The AAFP has sent a letter to every House and Senate member expressing the Academy's strong support for the elimination of Medicare consultation codes in the final 2010 physician fee schedule.
CMS eliminated the consultation codes as part of the 2010 fee schedule, but some medical subspecialty organizations are actively urging Congress to overrule the CMS decision, according to the AAFP. In the Oct. 21 letter to Congress(2 page PDF), AAFP Board Chair Lori Heim, M.D., of Vass, N.C, urged congressional members "not to interfere with this finalized policy."
"As the Medicare agency accurately demonstrated in the proposed 2010 physician fee schedule and as the HHS Office of Inspector General has well documented, the distinction between consultations and other 'evaluation and management' services became drastically blurred over the past several years," Heim wrote. "Prior to CMS' elimination of these codes, Medicare reimbursement for consultation services was at a higher rate than that of corresponding office and inpatient visit services, despite similar work and documentation requirements."
According to Heim, confusion regarding billing for consultation codes versus evaluation and management codes has resulted in misuse of consultation codes. She warned that if "Congress should reinstate the abandoned consultation codes, this policy reversal would result in the further exploitation of these codes, cause rampant billing confusion by medical practices, and ultimately result in Medicare improper and excessive payments."

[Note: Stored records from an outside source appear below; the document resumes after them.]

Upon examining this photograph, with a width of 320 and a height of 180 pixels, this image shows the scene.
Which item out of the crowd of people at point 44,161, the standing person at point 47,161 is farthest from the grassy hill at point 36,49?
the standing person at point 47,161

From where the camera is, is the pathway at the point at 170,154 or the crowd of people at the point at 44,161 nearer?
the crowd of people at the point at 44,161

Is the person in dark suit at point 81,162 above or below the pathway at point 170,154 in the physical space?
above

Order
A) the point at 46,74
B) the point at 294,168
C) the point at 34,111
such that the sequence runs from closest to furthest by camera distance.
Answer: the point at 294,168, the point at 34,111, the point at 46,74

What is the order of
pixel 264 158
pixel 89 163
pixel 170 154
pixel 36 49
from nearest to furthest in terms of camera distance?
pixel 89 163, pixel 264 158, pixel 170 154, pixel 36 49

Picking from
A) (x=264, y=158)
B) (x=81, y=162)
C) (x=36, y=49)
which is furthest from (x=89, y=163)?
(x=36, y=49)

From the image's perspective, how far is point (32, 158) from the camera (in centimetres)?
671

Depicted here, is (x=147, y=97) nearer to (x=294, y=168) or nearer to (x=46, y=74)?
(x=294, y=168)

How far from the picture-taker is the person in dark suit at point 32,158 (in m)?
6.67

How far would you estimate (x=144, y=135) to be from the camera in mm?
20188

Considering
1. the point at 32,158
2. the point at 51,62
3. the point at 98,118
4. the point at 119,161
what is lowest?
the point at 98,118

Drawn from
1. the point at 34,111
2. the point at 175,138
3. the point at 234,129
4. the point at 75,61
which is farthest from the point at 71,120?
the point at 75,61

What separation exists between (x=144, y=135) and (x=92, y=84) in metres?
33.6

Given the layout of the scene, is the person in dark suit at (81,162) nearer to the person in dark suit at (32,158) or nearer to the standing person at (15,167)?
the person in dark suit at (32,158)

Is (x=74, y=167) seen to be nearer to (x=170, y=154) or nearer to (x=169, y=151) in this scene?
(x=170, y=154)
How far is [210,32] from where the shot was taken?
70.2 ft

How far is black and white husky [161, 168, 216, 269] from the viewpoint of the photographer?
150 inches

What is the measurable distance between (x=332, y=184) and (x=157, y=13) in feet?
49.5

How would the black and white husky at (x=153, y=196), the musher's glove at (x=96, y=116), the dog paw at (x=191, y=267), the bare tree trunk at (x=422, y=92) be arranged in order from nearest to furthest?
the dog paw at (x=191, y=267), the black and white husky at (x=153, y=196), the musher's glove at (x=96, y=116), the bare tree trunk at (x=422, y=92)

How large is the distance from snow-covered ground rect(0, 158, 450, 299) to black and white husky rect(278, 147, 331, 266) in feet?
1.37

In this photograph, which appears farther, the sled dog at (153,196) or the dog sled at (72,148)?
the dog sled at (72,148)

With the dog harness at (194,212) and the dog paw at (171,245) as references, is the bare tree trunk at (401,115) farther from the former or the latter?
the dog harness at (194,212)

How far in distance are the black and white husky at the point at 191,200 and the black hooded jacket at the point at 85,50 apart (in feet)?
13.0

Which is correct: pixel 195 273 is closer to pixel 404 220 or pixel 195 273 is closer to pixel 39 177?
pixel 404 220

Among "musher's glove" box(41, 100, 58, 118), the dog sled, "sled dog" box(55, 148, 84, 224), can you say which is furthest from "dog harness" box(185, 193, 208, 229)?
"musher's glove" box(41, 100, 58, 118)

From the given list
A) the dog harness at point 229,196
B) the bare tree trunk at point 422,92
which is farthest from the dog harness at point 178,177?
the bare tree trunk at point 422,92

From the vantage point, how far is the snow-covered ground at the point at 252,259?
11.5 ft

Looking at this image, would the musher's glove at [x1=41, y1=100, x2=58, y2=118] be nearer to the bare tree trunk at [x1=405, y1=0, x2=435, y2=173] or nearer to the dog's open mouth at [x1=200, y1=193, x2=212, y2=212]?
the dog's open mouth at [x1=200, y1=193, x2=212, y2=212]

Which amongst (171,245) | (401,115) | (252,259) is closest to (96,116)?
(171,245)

Heim pointed out that CMS was able to modestly increase the value of evaluation and management codes -- in a budget-neutral manner -- and update practice expense data values that were used to counteract the eliminated consultation codes.
Although family physicians also used the consultation codes, Heim noted that the Academy supports the elimination of these codes because it "continues to be financially impossible to justify any payment differences between consultation codes and 'evaluation and management' service codes now that their documentation requirements are similar."
"Since consultation codes have been removed from the Medicare program, physicians are all now enjoying less compliance risk due to this significantly simplified coding policy," said Heim.